#### DATA SUPPLIED ####
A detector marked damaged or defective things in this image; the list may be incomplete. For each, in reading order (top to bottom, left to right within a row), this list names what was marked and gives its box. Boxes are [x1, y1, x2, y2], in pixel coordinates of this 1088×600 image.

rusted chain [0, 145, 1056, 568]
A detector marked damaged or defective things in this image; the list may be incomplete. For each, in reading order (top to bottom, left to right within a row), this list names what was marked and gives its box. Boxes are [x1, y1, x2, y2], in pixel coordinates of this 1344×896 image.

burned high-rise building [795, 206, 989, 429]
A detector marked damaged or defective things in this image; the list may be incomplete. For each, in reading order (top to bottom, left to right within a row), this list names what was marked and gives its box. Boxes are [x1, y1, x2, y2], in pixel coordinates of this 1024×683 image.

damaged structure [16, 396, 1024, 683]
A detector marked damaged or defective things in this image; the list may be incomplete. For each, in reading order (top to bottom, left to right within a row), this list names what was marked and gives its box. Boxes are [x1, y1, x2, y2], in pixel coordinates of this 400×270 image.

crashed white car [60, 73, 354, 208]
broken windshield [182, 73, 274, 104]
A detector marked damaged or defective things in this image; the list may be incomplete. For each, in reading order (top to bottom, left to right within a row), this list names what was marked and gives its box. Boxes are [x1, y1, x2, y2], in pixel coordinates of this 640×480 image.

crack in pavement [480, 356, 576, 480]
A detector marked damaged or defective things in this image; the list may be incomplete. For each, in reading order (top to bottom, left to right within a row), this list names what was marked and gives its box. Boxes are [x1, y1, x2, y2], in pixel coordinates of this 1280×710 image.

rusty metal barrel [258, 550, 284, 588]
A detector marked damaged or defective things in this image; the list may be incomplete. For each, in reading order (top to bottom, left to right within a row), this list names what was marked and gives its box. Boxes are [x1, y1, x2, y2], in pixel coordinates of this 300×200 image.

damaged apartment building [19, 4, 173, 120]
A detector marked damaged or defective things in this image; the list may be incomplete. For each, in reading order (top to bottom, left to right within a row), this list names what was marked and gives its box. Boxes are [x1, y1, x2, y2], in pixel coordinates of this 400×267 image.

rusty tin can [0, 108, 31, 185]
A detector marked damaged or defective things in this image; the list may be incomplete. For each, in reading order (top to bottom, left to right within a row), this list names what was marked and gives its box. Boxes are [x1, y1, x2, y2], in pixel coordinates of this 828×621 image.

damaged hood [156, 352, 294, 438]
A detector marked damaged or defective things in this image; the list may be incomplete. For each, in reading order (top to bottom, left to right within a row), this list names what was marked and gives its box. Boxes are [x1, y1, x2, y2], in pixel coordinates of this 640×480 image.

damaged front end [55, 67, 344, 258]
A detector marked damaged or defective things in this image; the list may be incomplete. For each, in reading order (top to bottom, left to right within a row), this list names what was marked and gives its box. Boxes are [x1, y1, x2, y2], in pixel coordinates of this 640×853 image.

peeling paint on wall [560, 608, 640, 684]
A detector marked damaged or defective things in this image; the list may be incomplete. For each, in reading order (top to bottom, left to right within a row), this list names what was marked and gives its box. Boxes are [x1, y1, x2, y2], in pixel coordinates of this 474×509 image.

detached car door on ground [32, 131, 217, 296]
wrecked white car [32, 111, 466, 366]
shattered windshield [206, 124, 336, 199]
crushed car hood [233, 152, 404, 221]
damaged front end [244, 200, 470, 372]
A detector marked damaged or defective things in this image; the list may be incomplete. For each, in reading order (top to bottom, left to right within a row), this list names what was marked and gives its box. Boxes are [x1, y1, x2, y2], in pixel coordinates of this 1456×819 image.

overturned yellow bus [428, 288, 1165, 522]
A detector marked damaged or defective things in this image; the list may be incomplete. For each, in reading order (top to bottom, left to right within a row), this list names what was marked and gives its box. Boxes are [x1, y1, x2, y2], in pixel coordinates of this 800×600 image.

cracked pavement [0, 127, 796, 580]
####
▶ **EXERCISE REQUIREMENTS**:
Restate the records word for word, keeping every line.

▶ **RESULT**:
A detector marked damaged or defective things in this image; the list may be incomplete. For each, in reading order (top to bottom, left to right within a row), this list names what was marked and gives its box. Boxes are [x1, y1, x2, y2], in pixel coordinates of this 1088×600 image.

rusted chain [0, 145, 1056, 568]
A detector marked damaged or defective things in this image; the list may be incomplete. For each, in reading order (top to bottom, left to right within a row), this list names what was marked and gives its box. Boxes are [x1, y1, x2, y2], in pixel coordinates of this 1344×896 image.

burned high-rise building [795, 206, 989, 429]
A detector marked damaged or defective things in this image; the list may be incomplete. For each, in reading order (top to bottom, left to right within a row), this list names what was marked and gives its box. Boxes are [x1, y1, x2, y2], in pixel coordinates of this 1024×683 image.

damaged structure [16, 396, 1024, 683]
A detector marked damaged or defective things in this image; the list may be incomplete. For each, in reading order (top to bottom, left to right within a row), this list names what was marked and gives its box. Boxes are [x1, y1, x2, y2], in pixel coordinates of this 400×270 image.

crashed white car [60, 73, 354, 208]
broken windshield [182, 73, 274, 104]
A detector marked damaged or defective things in this image; the list may be incomplete. For each, in reading order (top to bottom, left to right within a row), this list names what was marked and gives its box. Boxes are [x1, y1, x2, y2], in pixel coordinates of this 640×480 image.

crack in pavement [480, 356, 576, 480]
A detector marked damaged or defective things in this image; the list may be incomplete. For each, in reading order (top to bottom, left to right within a row), this list names what was marked and gives its box. Boxes are [x1, y1, x2, y2], in pixel coordinates of this 1280×710 image.

rusty metal barrel [258, 550, 284, 588]
A detector marked damaged or defective things in this image; the list may be incomplete. For each, in reading order (top to bottom, left to right within a row), this list names what was marked and gives its box. Boxes are [x1, y1, x2, y2], in pixel coordinates of this 300×200 image.

damaged apartment building [19, 4, 173, 120]
A detector marked damaged or defective things in this image; the list may be incomplete. For each, in reading order (top to bottom, left to right within a row), this list names what was marked and gives its box. Boxes are [x1, y1, x2, y2], in pixel coordinates of this 400×267 image.

rusty tin can [0, 108, 31, 185]
A detector marked damaged or defective things in this image; the list may be incomplete. For each, in reading order (top to bottom, left to right within a row), this list names what was marked and gives its box. Boxes are [x1, y1, x2, y2], in pixel coordinates of this 828×621 image.

damaged hood [156, 352, 294, 438]
A detector marked damaged or defective things in this image; the list may be incomplete. For each, in reading order (top to bottom, left to right within a row), this list names what was marked and gives its box. Boxes are [x1, y1, x2, y2], in pixel coordinates of this 640×480 image.

damaged front end [55, 67, 344, 258]
A detector marked damaged or defective things in this image; the list may be incomplete. For each, in reading order (top to bottom, left to right within a row), this list names what was marked and gives its box. Boxes are [x1, y1, x2, y2], in pixel coordinates of this 640×853 image.

peeling paint on wall [560, 608, 640, 684]
A detector marked damaged or defective things in this image; the list may be incomplete. For each, in reading order (top to bottom, left to right within a row), this list names what was marked and gives its box. Boxes are [x1, y1, x2, y2], in pixel coordinates of this 474×509 image.

detached car door on ground [32, 131, 217, 296]
wrecked white car [32, 111, 466, 366]
shattered windshield [206, 124, 336, 199]
crushed car hood [233, 152, 404, 221]
damaged front end [244, 200, 470, 372]
A detector marked damaged or defective things in this image; the list may be incomplete. For each, in reading order (top to bottom, left to right within a row), this list names what was marked and gives its box. Boxes are [x1, y1, x2, y2], in pixel coordinates of this 1456×819 image.

overturned yellow bus [428, 288, 1165, 522]
A detector marked damaged or defective things in this image; the list may be incomplete. For each, in reading order (top to bottom, left to right within a row), this list names what was marked and gives its box. Boxes are [x1, y1, x2, y2], in pixel coordinates of this 800×600 image.

cracked pavement [0, 127, 796, 580]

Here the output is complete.